STATED TASK –
Return all of the data below unchanged, line for line, but leave out the pictures.

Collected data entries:
* Start *
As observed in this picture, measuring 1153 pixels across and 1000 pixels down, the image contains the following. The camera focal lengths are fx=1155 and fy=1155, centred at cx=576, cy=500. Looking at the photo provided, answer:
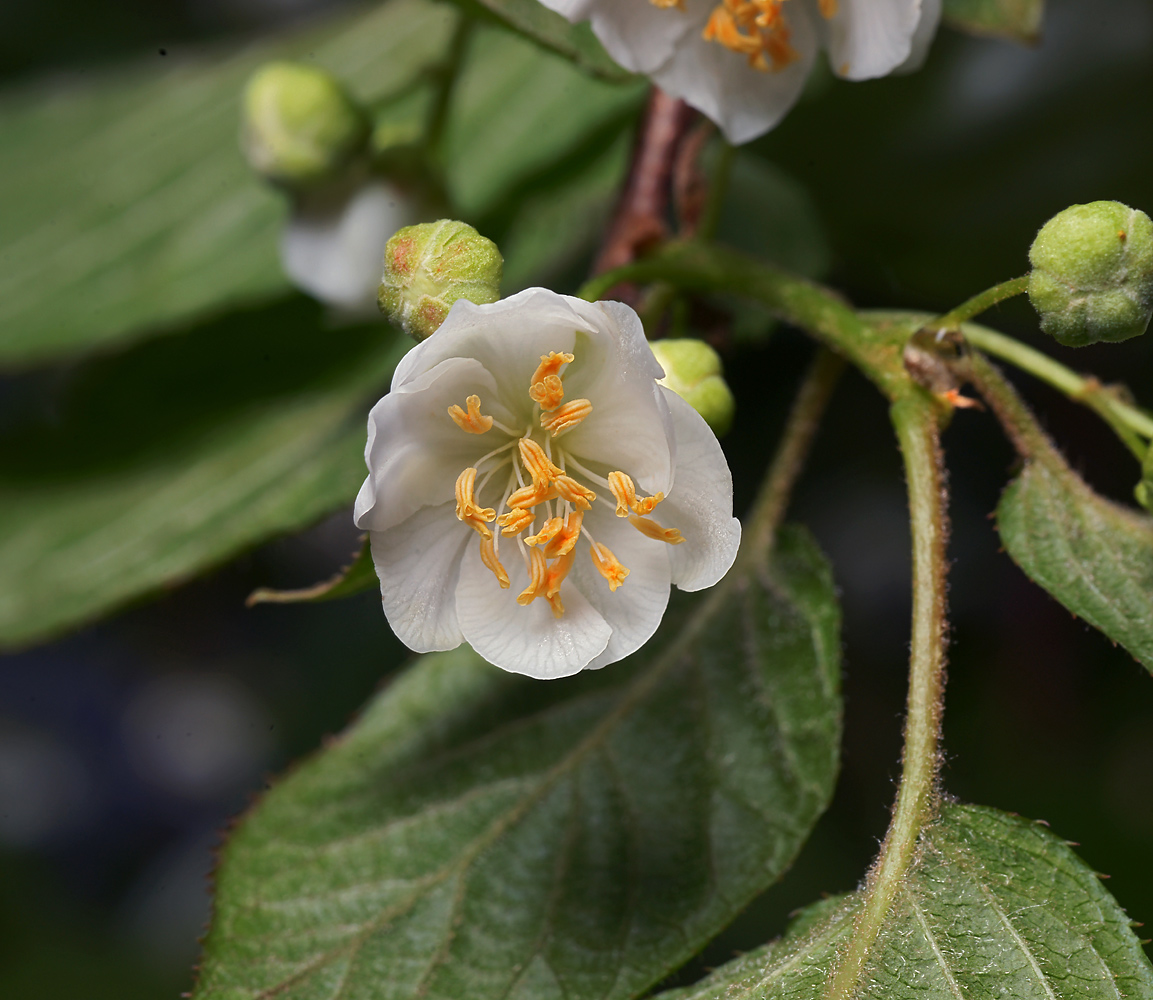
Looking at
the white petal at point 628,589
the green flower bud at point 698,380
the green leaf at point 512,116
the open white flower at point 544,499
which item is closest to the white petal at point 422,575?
the open white flower at point 544,499

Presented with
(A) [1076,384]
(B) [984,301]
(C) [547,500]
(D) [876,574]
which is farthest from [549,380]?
(D) [876,574]

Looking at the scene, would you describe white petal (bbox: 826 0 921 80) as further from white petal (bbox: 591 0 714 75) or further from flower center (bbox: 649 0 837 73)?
white petal (bbox: 591 0 714 75)

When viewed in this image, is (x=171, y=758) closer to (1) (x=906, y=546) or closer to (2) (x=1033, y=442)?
(1) (x=906, y=546)

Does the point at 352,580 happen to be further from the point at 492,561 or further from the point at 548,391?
the point at 548,391

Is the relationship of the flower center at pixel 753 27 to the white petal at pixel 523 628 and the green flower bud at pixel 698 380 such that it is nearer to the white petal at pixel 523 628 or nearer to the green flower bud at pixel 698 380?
the green flower bud at pixel 698 380

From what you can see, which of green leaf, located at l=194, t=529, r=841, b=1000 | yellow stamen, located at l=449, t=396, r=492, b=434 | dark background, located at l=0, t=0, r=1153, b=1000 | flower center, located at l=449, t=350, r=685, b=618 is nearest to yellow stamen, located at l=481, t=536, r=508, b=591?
* End *
WRITTEN SOLUTION –
As observed in this picture, measuring 1153 pixels across and 1000 pixels down, the image contains the following. The camera focal lengths are fx=1155 and fy=1155, centred at cx=576, cy=500. Looking at the photo provided, answer:
Looking at
the white petal at point 628,589
the green flower bud at point 698,380
the green leaf at point 512,116
the open white flower at point 544,499
which item is closest to the white petal at point 422,575?
the open white flower at point 544,499

Presented with
(A) [1076,384]
(B) [984,301]
(C) [547,500]
(D) [876,574]
which is farthest from [549,380]?
(D) [876,574]

Looking at the scene, would you describe white petal (bbox: 826 0 921 80) as further from white petal (bbox: 591 0 714 75) or further from flower center (bbox: 649 0 837 73)?
white petal (bbox: 591 0 714 75)

When viewed in this image, is (x=171, y=758) closer to (1) (x=906, y=546) or closer to (2) (x=1033, y=442)?
(1) (x=906, y=546)

Does the point at 352,580 happen to be further from the point at 492,561 or further from the point at 548,391?
the point at 548,391

Is the relationship of the flower center at pixel 753 27 to the white petal at pixel 523 628 and the green flower bud at pixel 698 380 such that it is nearer to the white petal at pixel 523 628 or nearer to the green flower bud at pixel 698 380?
the green flower bud at pixel 698 380

From what you can see, which of green leaf, located at l=194, t=529, r=841, b=1000 | yellow stamen, located at l=449, t=396, r=492, b=434 | dark background, located at l=0, t=0, r=1153, b=1000 | flower center, located at l=449, t=350, r=685, b=618 is nearest to yellow stamen, located at l=481, t=536, r=508, b=591?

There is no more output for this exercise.